Task instructions
Can you copy the development workflow text below in full, word for word?

Supplied passage
(begin)
Development Workflow

Step-by-Step Process

Create Function Directory

mkdir -p containers/template/your_function
mkdir -p containers/lambda/your_function

Create requirements.txt
- List all Python dependencies
- Use appropriate version constraints
Create main.py (Template)
- Implement command-line argument parsing
- Add proper logging
- Handle errors gracefully
- Return appropriate exit codes
Create lambda_handler.py (Lambda)
- Implement Lambda event handling
- Add parameter validation
- Return proper HTTP status codes
- Include comprehensive error handling
Create Dockerfile
- Choose appropriate base image
- Install system dependencies
- Copy application files
- Set up environment variables
- Configure entry point
Test Locally
- Build the Docker image
- Run with test data
- Verify functionality
Deploy to Lambda (if applicable)
(end)
[A data block]
(begin)
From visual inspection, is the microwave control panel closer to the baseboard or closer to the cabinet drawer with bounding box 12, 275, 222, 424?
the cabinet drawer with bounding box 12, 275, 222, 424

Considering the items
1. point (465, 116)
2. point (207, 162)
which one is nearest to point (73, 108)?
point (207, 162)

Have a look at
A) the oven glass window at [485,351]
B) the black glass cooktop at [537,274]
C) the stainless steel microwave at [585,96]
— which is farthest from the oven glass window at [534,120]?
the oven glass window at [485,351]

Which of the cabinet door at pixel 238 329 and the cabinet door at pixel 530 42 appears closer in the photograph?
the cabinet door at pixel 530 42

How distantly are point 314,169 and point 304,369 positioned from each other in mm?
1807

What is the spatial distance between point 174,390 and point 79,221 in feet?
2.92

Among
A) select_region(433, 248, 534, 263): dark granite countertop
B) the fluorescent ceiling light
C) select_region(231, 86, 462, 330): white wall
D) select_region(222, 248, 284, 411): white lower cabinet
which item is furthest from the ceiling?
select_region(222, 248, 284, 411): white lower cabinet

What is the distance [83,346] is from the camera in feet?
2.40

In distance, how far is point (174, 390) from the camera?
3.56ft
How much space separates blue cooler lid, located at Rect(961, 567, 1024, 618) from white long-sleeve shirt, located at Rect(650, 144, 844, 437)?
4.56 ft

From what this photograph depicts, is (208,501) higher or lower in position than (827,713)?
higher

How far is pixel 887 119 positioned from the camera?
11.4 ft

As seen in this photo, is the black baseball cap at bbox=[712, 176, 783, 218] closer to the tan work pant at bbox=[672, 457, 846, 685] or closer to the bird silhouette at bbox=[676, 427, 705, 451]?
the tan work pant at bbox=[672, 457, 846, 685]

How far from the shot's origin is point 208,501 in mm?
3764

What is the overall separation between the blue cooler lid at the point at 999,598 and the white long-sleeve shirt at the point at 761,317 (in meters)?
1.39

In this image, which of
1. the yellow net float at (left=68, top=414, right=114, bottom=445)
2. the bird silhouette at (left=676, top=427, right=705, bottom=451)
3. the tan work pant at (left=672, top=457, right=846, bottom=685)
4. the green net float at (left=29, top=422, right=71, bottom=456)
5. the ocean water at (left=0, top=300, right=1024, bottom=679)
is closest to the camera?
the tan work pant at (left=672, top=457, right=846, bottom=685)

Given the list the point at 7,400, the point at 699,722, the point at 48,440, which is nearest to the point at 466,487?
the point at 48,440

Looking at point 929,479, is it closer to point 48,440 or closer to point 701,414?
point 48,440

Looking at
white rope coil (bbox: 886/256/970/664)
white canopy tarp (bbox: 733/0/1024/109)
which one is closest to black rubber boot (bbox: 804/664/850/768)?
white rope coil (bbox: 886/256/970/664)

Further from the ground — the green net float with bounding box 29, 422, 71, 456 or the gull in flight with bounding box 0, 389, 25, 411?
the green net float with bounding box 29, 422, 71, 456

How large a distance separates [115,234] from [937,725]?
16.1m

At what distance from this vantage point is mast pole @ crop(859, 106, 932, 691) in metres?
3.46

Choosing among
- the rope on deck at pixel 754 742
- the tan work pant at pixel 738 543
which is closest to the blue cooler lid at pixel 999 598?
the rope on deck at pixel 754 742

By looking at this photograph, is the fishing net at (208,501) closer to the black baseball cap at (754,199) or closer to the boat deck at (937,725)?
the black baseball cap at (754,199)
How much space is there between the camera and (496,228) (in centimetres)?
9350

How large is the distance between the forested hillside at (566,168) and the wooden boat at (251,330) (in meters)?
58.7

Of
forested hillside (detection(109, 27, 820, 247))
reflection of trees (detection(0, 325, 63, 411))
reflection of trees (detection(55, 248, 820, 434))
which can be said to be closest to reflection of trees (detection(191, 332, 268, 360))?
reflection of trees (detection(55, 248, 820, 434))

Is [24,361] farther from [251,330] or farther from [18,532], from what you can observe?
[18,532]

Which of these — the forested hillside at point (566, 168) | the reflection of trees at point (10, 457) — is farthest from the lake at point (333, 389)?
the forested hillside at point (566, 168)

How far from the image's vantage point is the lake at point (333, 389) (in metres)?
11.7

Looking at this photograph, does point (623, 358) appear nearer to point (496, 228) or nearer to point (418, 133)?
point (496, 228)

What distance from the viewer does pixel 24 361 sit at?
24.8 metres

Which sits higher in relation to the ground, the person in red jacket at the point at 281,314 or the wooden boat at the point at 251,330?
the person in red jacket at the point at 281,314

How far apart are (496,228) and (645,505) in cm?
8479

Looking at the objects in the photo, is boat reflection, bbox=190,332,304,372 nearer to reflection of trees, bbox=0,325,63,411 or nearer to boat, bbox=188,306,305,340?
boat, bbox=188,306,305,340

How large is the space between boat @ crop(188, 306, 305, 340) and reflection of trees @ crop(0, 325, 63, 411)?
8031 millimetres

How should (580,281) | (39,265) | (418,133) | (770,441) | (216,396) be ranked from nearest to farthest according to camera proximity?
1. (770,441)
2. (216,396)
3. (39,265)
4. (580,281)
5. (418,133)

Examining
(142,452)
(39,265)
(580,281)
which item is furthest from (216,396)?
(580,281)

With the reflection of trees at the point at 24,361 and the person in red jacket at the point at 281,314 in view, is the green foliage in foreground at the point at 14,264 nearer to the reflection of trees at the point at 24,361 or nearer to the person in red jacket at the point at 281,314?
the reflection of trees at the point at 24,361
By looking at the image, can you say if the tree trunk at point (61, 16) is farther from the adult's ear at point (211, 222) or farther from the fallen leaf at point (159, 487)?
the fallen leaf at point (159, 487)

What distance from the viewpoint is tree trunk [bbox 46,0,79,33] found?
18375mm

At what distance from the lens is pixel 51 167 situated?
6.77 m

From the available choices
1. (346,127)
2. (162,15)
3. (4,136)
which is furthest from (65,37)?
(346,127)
(end)
Written answer
Development Workflow

Step-by-Step Process

Create Function Directory

mkdir -p containers/template/your_function
mkdir -p containers/lambda/your_function

Create requirements.txt
- List all Python dependencies
- Use appropriate version constraints
Create main.py (Template)
- Implement command-line argument parsing
- Add proper logging
- Handle errors gracefully
- Return appropriate exit codes
Create lambda_handler.py (Lambda)
- Implement Lambda event handling
- Add parameter validation
- Return proper HTTP status codes
- Include comprehensive error handling
Create Dockerfile
- Choose appropriate base image
- Install system dependencies
- Copy application files
- Set up environment variables
- Configure entry point
Test Locally
- Build the Docker image
- Run with test data
- Verify functionality
Deploy to Lambda (if applicable)